There are some strange, racist things afoot in the country K.
And the funny thing is that out of the many racist images coming out of certain institutions these days, much ado is being made about some colorful names for chicken in a tiny restaurant in Itaewon. given the very real and obvious racism that is easy to locate and identify in Korean society, it's funny to me that certain people are ready to grab the torches and pitchforks to go lynch a guy who named one of his fried chicken dishes in his small restaurant after a popular slang term that's been on the tongues of cool kids for quite a long time now.
Let's get right into it: "흑형."
it's a slang term that certain cool kids use these days, and used in a somewhat positive way, to denote a "black big brother" (heuk-hyeong). The hyeong part comes from the Korean word for "older brother" to a man (oppa is the older brother to a woman) and the heuk is the Korean pronunciation of the Chinese character for "black"(黑) -- Sino-Korean works soooorta like Latin word roots do in English, so since baek(白) means "white", inone could make up baek-hyeong ("white big brother") if one wanted to and if that made any pop culture sense. the word basically denotes a bigger, buffed out bruthaman -- and if you Google the term in Korean, you'll get a pretty good sense of what the Koreans are thinking about, as well as the media images they're basing this from. in the positive sense, if there is one, America's much-loved heuk-hyeong is, well, Terry Crews. Clearly.

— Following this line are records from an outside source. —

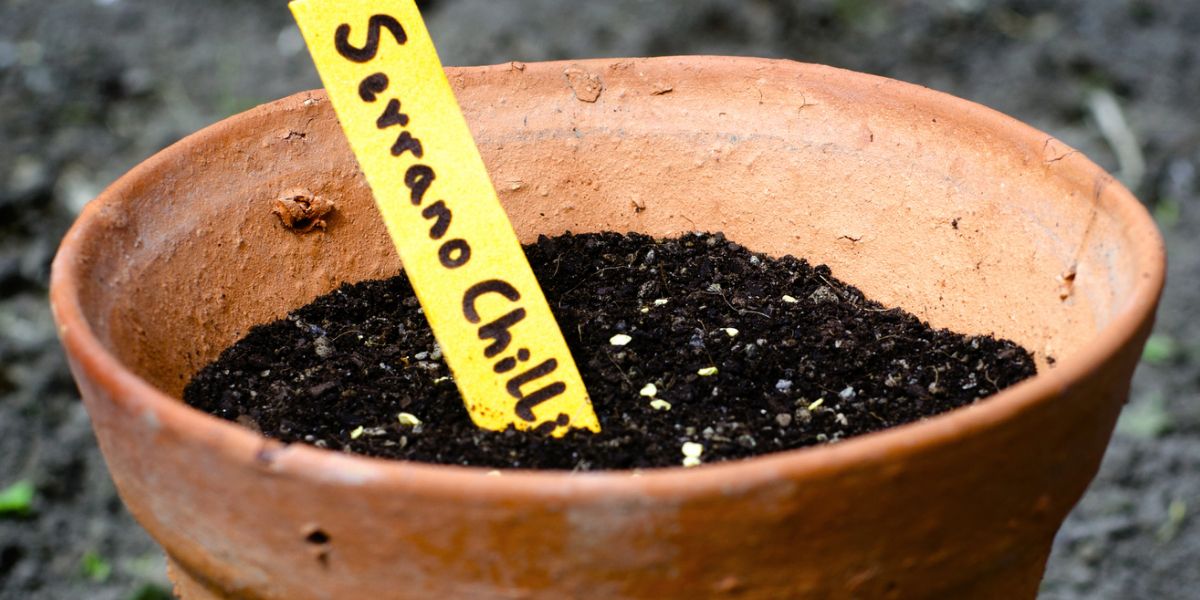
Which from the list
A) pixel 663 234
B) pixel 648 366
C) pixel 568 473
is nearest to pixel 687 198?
pixel 663 234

A big black man with big, black guns...
Unlike Koreans, Americans are PC enough to be very careful about making up cute little words for media images or stereotypes involving race. well, the biggest difference is the fact that Koreans like to make up cute little words for all kinds of things, from concepts as memes (Korea is actually the first place to coin a word for the “selfie", since the word "selca" (self+camera) was coined over a decade ago -- America loses again, sorry). there's 1 million of these cute little words floating around the language that came in from either English or Japanese and are often combined with Sino Korean words to make up quite an interesting and colorful shorthand slang. Heuk-hyeong is one of these words, which comes from a small minority of Korean kids who are quite familiar with and friendly to black American culture. Well, black American culture as they see on television and in movies, for the most part. and to give these kids credit, their familiar with the fact that African-Americans call one another "bro" and "brah" for "brother", so it's just a Korean way of trying to link up with that ebonical fact. and the idea of a big scary black man with huge muscles and a mean grill being friendly is something kind of new in American culture as well, frankly speaking, something which the amazing Terry crews capitalizes on with his carefully constructed image that mixes brawn with an extremely friendly demeanor and amazing comic wit.
Now, what the Koreans have done is to basically take the linguistic magic and efficiency of Korean and give this kind of extreme African masculinity a specific name.
And that's pretty much where the word comes from. This, despite the fact that there is another Korean pronunciation of a Chinese character for hyeong, but it's a homonym -- the hyeong (炯) for "a shining light" and I'm told could be understood as a pun. Stick with me: one heuk-hyeong could mean "black big brother" while another could mean "black shining light." Or more naturally translated, to mean "the shining light of blackness." I think the latter definition is nice -- and is what the owner of the chicken house suggested was the "real" meaning, but I think that's a stretch and not on the minds of most youth using the word. Anyway, all that simply needed to be said.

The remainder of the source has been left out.